Dans les environnements à haut risque tels que la construction, la logistique et les services d’urgence, les vêtements de sécurité haute visibilité (HVSA) constituent bien plus qu’un simple uniforme : ce sont des équipements de sauvegarde de vies. Comprendre les nuances entre les normes européennes et américaines est essentiel pour assurer la conformité mondiale et la sécurité au travail.
1. La transition : de la norme EN 471 à la norme EN ISO 20471
Bien que de nombreux acteurs du secteur fassent encore référence à la norme EN 471, celle-ci a été officiellement remplacée par la norme EN ISO 20471 en 2013.
Exigences renforcées : La norme ISO actuelle impose des essais de durabilité plus stricts, notamment sur la tenue de la couleur et les performances rétroréfléchissantes après plusieurs cycles de lavage.
Harmonisation mondiale : La norme ISO 20471 vise à garantir un niveau de protection plus élevé et plus homogène sur l’ensemble du marché européen et au-delà.
2. La référence aux États-Unis : norme ANSI/ISEA 107-2020
Aux États-Unis, la référence en matière de norme est l’ANSI/ISEA 107-2020. Contrairement à sa contrepartie européenne, la norme ANSI utilise un système « Type et Classe » afin d’aider les responsables de la sécurité à choisir l’équipement adapté :
Type O (Hors route) : Pour les environnements où les travailleurs ne sont pas exposés à la circulation publique.
Type R (Route) : Pour le personnel exposé à la circulation sur les routes publiques.
Type P (Sécurité publique) : Spécifiquement conçu pour les intervenants d’urgence et les forces de l’ordre.
3. Comprendre les classes : 1, 2 et 3
Ces deux normes classent les vêtements en fonction de la surface minimale de matériau rétroréfléchissant ou fluorescent visible :
Classe 3 (Risque élevé) : Offre le plus haut niveau de visibilité.
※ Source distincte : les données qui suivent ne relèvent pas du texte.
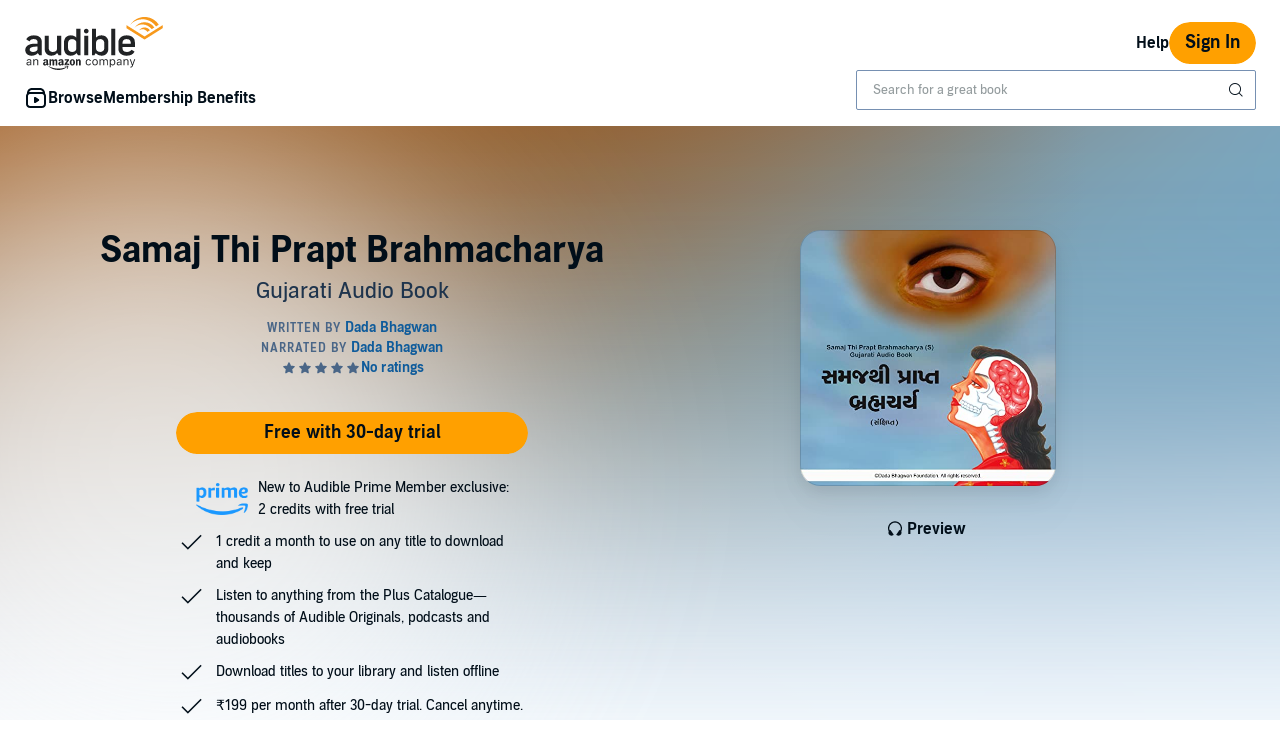

--- FILE ---
content_type: application/x-javascript
request_url: https://m.media-amazon.com/images/I/015U3JSgObL.js?AUIClients/AudibleDailyDealsAssets
body_size: -30
content:
'use strict';(function(b){var d=window.AmazonUIPageJS||window.P,c=d._namespace||d.attributeErrors,a=c?c("AudibleDailyDealsAssets",""):d;a.guardFatal?a.guardFatal(b)(a,window):a.execute(function(){b(a,window)})})(function(b,d,c){b.when("AudiblejQuery","toastMessage","ready").execute(function(a,b){var e=a("#daily-deal-sign-up-failure-alert"),f=a("#daily-deal-sign-up-failure-alert-text"),k=a("#daily-deals-subscription-link"),m=a("#daily-deals-banner"),l=null,h=function(a,b){a?(b===c?f.text(l):f.text(b),
e.removeClass("bc-pub-hidden"),k.show()):(e.addClass("bc-pub-hidden"),f.text(""),k.hide())};a(document).on("click","#confirm-button",function(){var g=a("#adbl-daily-deal-confirmation-button"),c=g.data("ajax-subscription-id"),f=g.data("asin"),e=g.data("redirect-url"),k=g.data("ajax-csrf-token");l=g.data("ajax-error-message");h(!1);e?d.location.href=e:a.ajax({url:"/email-subscription/daily-deals",method:"POST",dataType:"json",data:{asin:f,dailyDealSubscriptionListId:c,csrfToken:k},success:function(a){null!==
a?a.resultMessage?(h(!1),m.addClass("daily-deal-banner"),b(a.resultMessage)):h(!0,a.resultMessage):h(!0)},error:function(a,b,c){h(!0)}})})})});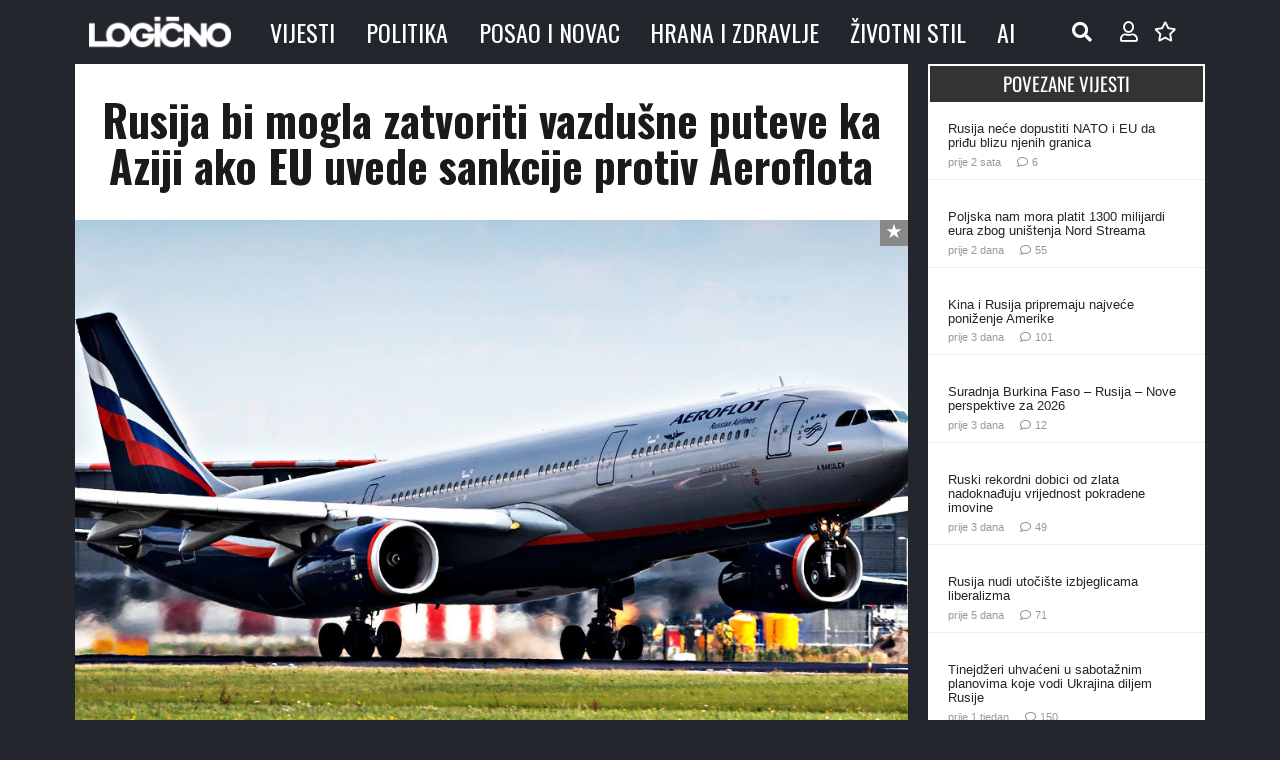

--- FILE ---
content_type: text/html; charset=UTF-8
request_url: https://www.logicno.com/wp-admin/admin-ajax.php
body_size: -366
content:
{"post_id":169027,"counted":true,"storage":{"name":["pvc_visits[0]"],"value":["1769451833b169027"],"expiry":[1769451833]},"type":"post"}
Obligatoire dans les environnements à grande vitesse et sur des fonds complexes (par exemple, chantiers routiers en milieu nocturne).
Classe 2 (Risque modéré) : Norme la plus courante pour les travailleurs de la voirie, les coursiers et les équipes de relevés travaillant à proximité de la circulation.
Classe 1 (Risque faible) : Idéale pour les zones à faible vitesse ou les installations intérieures, où la visibilité constitue une préoccupation secondaire.
4. Composants techniques : fluorescent vs rétro-réfléchissant
L’équipement haute visibilité efficace repose sur deux principes scientifiques distincts :
Fluorescence pour la journée : Ces pigments transforment la lumière ultraviolette invisible en lumière visible, ce qui fait « briller » le porteur pendant la journée, même par temps couvert.
Rétro-réflexion pour la nuit : À l’aide de microbilles de verre ou de microprismes, les bandes réfléchissantes renvoient la lumière directement vers sa source (par exemple les phares d’un véhicule), signalant ainsi la présence de l’opérateur dans l’obscurité.
Conclusion
Choisir le bon équipement haute visibilité constitue un engagement en faveur de la sécurité. Vérifiez toujours les étiquettes internes pour y trouver le marquage CE (Europe) ou l’étiquette ANSI afin de garantir que votre équipe est entièrement protégée et conforme à la réglementation locale.